» Short problem: Copy the material below word for word, leaving out the pictures.

====== Data extract ======

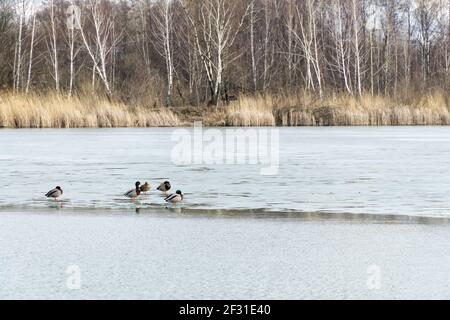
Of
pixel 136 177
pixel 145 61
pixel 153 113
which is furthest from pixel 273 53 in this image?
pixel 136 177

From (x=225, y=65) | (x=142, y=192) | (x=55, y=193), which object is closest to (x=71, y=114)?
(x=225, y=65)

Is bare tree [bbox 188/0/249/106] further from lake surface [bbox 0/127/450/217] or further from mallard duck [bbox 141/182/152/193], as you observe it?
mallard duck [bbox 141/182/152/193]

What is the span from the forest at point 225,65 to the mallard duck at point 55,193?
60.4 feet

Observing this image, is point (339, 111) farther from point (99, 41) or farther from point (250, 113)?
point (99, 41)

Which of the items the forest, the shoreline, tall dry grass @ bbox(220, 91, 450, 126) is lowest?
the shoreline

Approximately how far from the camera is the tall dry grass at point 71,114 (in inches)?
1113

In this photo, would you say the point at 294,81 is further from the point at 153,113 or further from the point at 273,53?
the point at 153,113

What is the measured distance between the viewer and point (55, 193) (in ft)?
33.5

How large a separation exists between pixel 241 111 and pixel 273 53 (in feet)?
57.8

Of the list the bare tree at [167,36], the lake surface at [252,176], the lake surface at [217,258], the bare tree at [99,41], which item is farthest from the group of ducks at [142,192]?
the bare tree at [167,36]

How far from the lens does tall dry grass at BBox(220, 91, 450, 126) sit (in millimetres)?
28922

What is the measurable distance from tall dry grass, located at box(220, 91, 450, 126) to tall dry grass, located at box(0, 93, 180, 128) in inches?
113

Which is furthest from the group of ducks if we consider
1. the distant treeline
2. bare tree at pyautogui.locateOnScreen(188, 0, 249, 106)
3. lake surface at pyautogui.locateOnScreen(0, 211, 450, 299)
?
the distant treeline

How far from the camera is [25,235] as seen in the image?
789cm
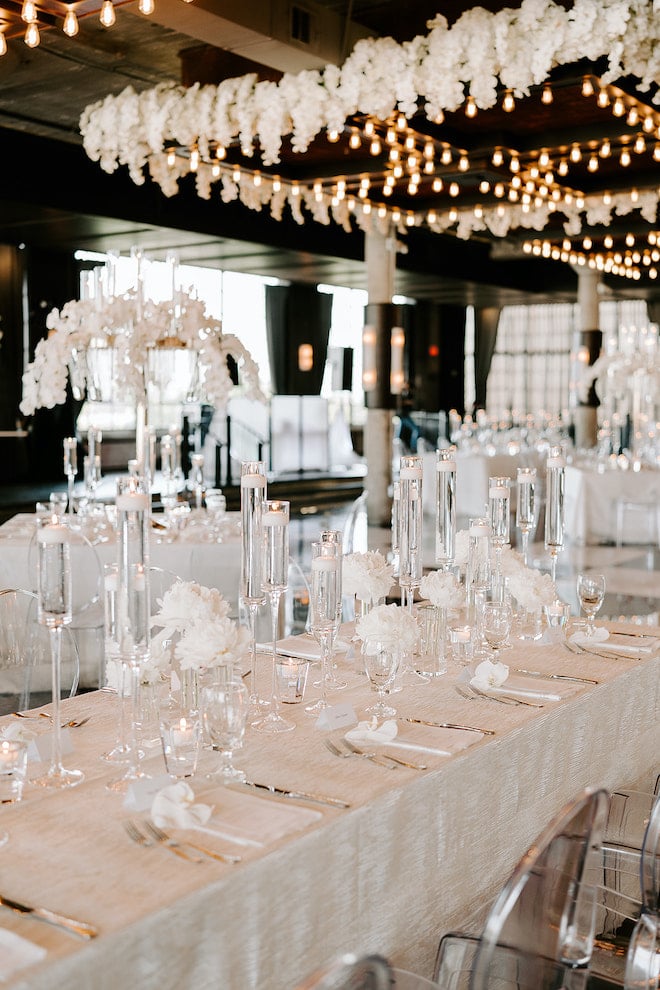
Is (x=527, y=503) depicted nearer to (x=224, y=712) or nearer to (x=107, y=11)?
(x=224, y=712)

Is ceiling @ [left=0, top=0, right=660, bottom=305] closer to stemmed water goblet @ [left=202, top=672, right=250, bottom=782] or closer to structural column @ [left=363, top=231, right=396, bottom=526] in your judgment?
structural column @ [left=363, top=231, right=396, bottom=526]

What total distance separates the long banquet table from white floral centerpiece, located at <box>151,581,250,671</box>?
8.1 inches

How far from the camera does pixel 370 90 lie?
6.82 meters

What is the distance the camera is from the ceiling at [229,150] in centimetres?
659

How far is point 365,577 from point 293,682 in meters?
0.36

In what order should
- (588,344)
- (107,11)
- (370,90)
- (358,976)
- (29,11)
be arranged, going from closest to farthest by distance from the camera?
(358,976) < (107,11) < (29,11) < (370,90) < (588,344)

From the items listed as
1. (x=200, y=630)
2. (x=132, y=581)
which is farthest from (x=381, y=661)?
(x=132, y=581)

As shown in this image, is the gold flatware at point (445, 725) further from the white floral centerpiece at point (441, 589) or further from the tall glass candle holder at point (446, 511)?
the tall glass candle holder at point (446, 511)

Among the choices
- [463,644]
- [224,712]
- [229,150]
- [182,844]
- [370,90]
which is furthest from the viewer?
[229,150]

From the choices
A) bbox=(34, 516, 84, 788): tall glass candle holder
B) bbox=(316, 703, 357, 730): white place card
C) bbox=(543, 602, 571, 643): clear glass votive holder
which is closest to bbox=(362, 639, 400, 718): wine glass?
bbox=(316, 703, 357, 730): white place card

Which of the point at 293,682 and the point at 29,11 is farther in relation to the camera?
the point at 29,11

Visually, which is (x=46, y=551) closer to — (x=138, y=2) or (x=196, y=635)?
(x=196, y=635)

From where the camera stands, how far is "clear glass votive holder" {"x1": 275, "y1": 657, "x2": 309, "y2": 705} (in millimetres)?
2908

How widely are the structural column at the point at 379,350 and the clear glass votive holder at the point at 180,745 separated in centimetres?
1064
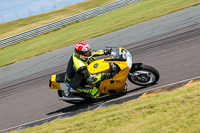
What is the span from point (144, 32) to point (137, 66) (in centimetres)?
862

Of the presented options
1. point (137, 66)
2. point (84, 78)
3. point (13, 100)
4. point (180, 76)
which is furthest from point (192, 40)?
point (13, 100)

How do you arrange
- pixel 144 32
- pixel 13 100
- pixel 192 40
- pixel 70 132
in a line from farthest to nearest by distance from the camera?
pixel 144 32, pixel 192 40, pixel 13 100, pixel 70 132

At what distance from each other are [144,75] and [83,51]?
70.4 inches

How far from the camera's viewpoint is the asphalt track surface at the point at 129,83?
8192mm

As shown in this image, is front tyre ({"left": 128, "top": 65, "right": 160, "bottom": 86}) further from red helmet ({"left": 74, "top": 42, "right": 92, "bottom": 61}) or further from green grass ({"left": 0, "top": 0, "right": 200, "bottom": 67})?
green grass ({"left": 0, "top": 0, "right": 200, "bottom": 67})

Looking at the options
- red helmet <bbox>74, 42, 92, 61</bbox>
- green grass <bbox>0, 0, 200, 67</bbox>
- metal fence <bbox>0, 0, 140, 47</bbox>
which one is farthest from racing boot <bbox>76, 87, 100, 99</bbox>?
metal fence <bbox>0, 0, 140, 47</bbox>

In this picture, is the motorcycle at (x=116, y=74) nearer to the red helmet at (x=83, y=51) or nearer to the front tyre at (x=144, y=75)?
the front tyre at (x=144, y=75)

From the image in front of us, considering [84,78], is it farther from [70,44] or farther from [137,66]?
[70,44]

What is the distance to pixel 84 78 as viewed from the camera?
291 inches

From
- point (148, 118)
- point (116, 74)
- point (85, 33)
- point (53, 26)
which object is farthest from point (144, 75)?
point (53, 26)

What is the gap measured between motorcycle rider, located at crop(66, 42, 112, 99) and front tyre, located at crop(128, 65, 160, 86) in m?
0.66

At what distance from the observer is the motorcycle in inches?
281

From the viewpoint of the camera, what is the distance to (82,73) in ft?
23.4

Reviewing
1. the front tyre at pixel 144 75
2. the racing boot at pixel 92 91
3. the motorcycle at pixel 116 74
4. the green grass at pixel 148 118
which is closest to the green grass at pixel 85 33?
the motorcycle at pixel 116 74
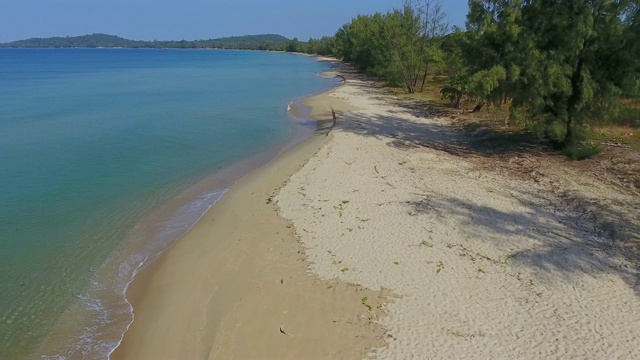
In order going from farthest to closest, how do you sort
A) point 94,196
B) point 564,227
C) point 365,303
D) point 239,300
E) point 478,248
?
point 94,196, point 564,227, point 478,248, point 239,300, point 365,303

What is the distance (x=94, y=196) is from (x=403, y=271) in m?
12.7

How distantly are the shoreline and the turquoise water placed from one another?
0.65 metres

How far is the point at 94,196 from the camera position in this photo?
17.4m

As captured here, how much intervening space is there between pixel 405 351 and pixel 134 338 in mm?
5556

======

» Written answer:
Of
pixel 136 177
pixel 145 61
pixel 153 113
which is furthest from pixel 273 53 in this image?
pixel 136 177

From (x=225, y=65) | (x=142, y=192) | (x=55, y=193), which object is closest to (x=71, y=114)?
(x=225, y=65)

Is bare tree [bbox 188/0/249/106] further from lake surface [bbox 0/127/450/217] or further from mallard duck [bbox 141/182/152/193], as you observe it?
mallard duck [bbox 141/182/152/193]

What is the span from the forest at point 225,65 to the mallard duck at point 55,193?
60.4 feet

Observing this image, is point (339, 111) farther from point (99, 41) or farther from point (250, 113)?
point (99, 41)

Which of the items the forest, the shoreline, tall dry grass @ bbox(220, 91, 450, 126) is lowest?
the shoreline

Approximately how far from the camera is the tall dry grass at point 71,114 (in inches)?
1113

In this photo, would you say the point at 294,81 is further from the point at 153,113 or further from the point at 273,53?
the point at 153,113

What is the measured distance between the viewer and point (55, 193) (in ft)?
33.5

How large a separation exists between pixel 241 111 and pixel 273 53 (in feet)?
57.8

Of the list the bare tree at [167,36], the lake surface at [252,176], the lake surface at [217,258], the bare tree at [99,41], which item is farthest from the group of ducks at [142,192]?
the bare tree at [167,36]

How far from the lens does tall dry grass at BBox(220, 91, 450, 126) sit (in millimetres)?
28922

What is the measurable distance from tall dry grass, located at box(220, 91, 450, 126) to tall dry grass, located at box(0, 93, 180, 128) in inches?
113

Which is furthest from the group of ducks if we consider
1. the distant treeline
2. bare tree at pyautogui.locateOnScreen(188, 0, 249, 106)
3. lake surface at pyautogui.locateOnScreen(0, 211, 450, 299)
?
the distant treeline

How far from the camera is [25,235] as seen in the image?
789cm
Is (x=527, y=503) depicted nearer to (x=224, y=712) or nearer to (x=107, y=11)?
(x=224, y=712)

Is ceiling @ [left=0, top=0, right=660, bottom=305] closer to stemmed water goblet @ [left=202, top=672, right=250, bottom=782] or closer to structural column @ [left=363, top=231, right=396, bottom=526] in your judgment?
structural column @ [left=363, top=231, right=396, bottom=526]

What total distance separates the long banquet table from white floral centerpiece, located at <box>151,581,250,671</box>?
8.1 inches

How far from the camera does pixel 370 90 lie?
6.82 meters

What is the distance the camera is from the ceiling at [229,150] in centimetres?
659

How far is point 365,577 from point 293,682 in meters?
0.36

In what order should
- (588,344)
- (107,11)
- (370,90)
- (358,976)
- (29,11)
be arranged, going from closest to farthest by distance from the camera?
(358,976) < (107,11) < (29,11) < (370,90) < (588,344)

From the items listed as
1. (x=200, y=630)
2. (x=132, y=581)
which is farthest from (x=381, y=661)?
(x=132, y=581)

As shown in this image, is the gold flatware at point (445, 725) further from the white floral centerpiece at point (441, 589) or further from the tall glass candle holder at point (446, 511)?
the tall glass candle holder at point (446, 511)

Among the choices
- [463,644]
- [224,712]
- [229,150]
- [182,844]
- [370,90]
which is furthest from the viewer?
[229,150]

From the choices
A) bbox=(34, 516, 84, 788): tall glass candle holder
B) bbox=(316, 703, 357, 730): white place card
C) bbox=(543, 602, 571, 643): clear glass votive holder
which is closest to bbox=(362, 639, 400, 718): wine glass?
bbox=(316, 703, 357, 730): white place card

Which of the point at 293,682 and the point at 29,11 is farther in relation to the camera?
the point at 29,11

Visually, which is (x=46, y=551) closer to — (x=138, y=2) or (x=196, y=635)?
(x=196, y=635)

From where the camera stands, how far is "clear glass votive holder" {"x1": 275, "y1": 657, "x2": 309, "y2": 705} (in millimetres)?
2908

How widely are the structural column at the point at 379,350 and the clear glass votive holder at the point at 180,745 separated in centimetres?
1064
What is the span from point (144, 32) to point (137, 66) (in centimetres)?
862

Of the presented options
1. point (137, 66)
2. point (84, 78)
3. point (13, 100)
4. point (180, 76)
which is furthest from point (192, 40)?
point (13, 100)

How do you arrange
- pixel 144 32
- pixel 13 100
- pixel 192 40
- pixel 70 132
in a line from farthest to nearest by distance from the camera?
pixel 144 32, pixel 192 40, pixel 13 100, pixel 70 132

At what distance from each other are [144,75] and [83,51]?
70.4 inches

How far from the camera's viewpoint is the asphalt track surface at the point at 129,83?
8192mm

As shown in this image, is front tyre ({"left": 128, "top": 65, "right": 160, "bottom": 86}) further from red helmet ({"left": 74, "top": 42, "right": 92, "bottom": 61}) or further from green grass ({"left": 0, "top": 0, "right": 200, "bottom": 67})?
green grass ({"left": 0, "top": 0, "right": 200, "bottom": 67})

Looking at the options
- red helmet <bbox>74, 42, 92, 61</bbox>
- green grass <bbox>0, 0, 200, 67</bbox>
- metal fence <bbox>0, 0, 140, 47</bbox>
which one is farthest from racing boot <bbox>76, 87, 100, 99</bbox>?
metal fence <bbox>0, 0, 140, 47</bbox>

In this picture, is the motorcycle at (x=116, y=74) nearer to the red helmet at (x=83, y=51) or nearer to the front tyre at (x=144, y=75)?
the front tyre at (x=144, y=75)

From the image in front of us, considering [84,78], is it farther from [70,44] or farther from [137,66]?
[70,44]

What is the distance to pixel 84 78 as viewed from the camera?
291 inches

From
- point (148, 118)
- point (116, 74)
- point (85, 33)
- point (53, 26)
which object is farthest from point (144, 75)?
point (53, 26)

What is the gap measured between motorcycle rider, located at crop(66, 42, 112, 99) and front tyre, located at crop(128, 65, 160, 86) in m?
0.66

At what distance from the observer is the motorcycle in inches?
281

From the viewpoint of the camera, what is the distance to (82,73) in ft?
23.4

Reviewing
1. the front tyre at pixel 144 75
2. the racing boot at pixel 92 91
3. the motorcycle at pixel 116 74
4. the green grass at pixel 148 118
which is closest to the green grass at pixel 85 33?
the motorcycle at pixel 116 74
In order going from farthest to closest, how do you sort
A) point 94,196
B) point 564,227
C) point 365,303
D) point 239,300
E) point 478,248
?
point 94,196, point 564,227, point 478,248, point 239,300, point 365,303

What is the distance (x=94, y=196) is from (x=403, y=271) in m?
12.7

How distantly are the shoreline and the turquoise water placed from one another?
0.65 metres

How far is the point at 94,196 from the camera position in this photo?
17.4m

As captured here, how much intervening space is there between pixel 405 351 and pixel 134 338 in mm?
5556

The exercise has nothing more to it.